Amazingly, some flies can see as many as 250 flashes per second, about four times as many flashes per second as humans can perceive.
Bring one of these flies to a cineplex and you’ll instantly see a smooth movie made up of 24 frames per second as a series of still images, like a slide show. However, this fast vision allows you to react quickly to prey, obstacles, competitors, and your swatting attempts.
Our research shows that flies in dim light lose some of their ability to see fast movement. You lose the ability to see sharp features quickly within.
When a fly or mosquito flies in the dark, it flies erratically and follows a tortuous flight path to escape the swat. They can also rely on non-visual cues, such as information from tiny hairs on their bodies that sense changes in airflow when you move to attack.
Mosquito flight. Source: Intellectual Ventures.
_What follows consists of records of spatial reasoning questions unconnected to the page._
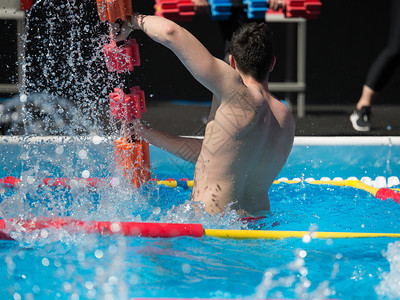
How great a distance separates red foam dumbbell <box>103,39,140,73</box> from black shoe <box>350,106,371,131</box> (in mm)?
3011

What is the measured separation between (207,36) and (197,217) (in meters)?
6.38

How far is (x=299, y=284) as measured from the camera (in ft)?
6.37

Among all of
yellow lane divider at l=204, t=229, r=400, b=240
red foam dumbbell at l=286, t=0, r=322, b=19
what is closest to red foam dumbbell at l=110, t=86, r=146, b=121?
yellow lane divider at l=204, t=229, r=400, b=240

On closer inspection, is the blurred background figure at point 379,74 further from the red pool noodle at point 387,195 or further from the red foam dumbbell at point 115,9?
the red foam dumbbell at point 115,9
But why do flies see more slowly in the dark? You may have noticed that your vision becomes dull, blurry and colorless in the dark. This process is similar to that of insects. Less light means less photons, and just like cameras and telescopes, our eyes rely on photons to create images.
However, unlike good cameras that can switch to larger lenses and collect more photons in dark environments, animals cannot swap the optics of their eyes. It relies on summation, which is a neural strategy that sums the input of the pixels to be processed or increases the time to sample the photons.
Larger pixels and longer exposures capture more photons, but at the expense of a sharper image. Addition is equivalent to taking pictures with grainy film (higher ISO) or slower shutter speeds . Flies, especially small flies, cannot see quickly in the dark. In a way, we’re waiting for enough photons to arrive until we’re sure what we’re looking at.
Flies need to be able to quickly sense an approaching threat, as well as fly away in an instant. This requires preparation for takeoff and rapid flight maneuvers. For example, after visually detecting an looming threat, a fruit fly adjusts its posture in five seconds before taking off. Predatory flies, such as killer whales, adjust their legs, wings, and halters (dumbbell-shaped wing remnants used to sense rotation in the air) to quickly catch prey in flight.
best way to swat a fly
To outsmart a fly, you have to attack faster than the fly can detect the approaching hand. With practice this could be improved, but flies have been honing escape routes for hundreds of millions of years. So instead of swattering the flies, you’re better off managing flies in other ways, such as setting up fly traps or cleaning your backyard.
Certain flies can be lured into narrow-necked bottles filled with apple cider vinegar and beer.
As for mosquitoes, some over-the-counter repellents may work, but removing stagnant water around your home can reduce mosquito populations in the first place, leaving them nowhere to lay eggs. Avoid pesticides as they also harm beneficial insects such as bees and butterflies.
Jamie Theobald is funded by the National Science Foundation (IOS-1750833).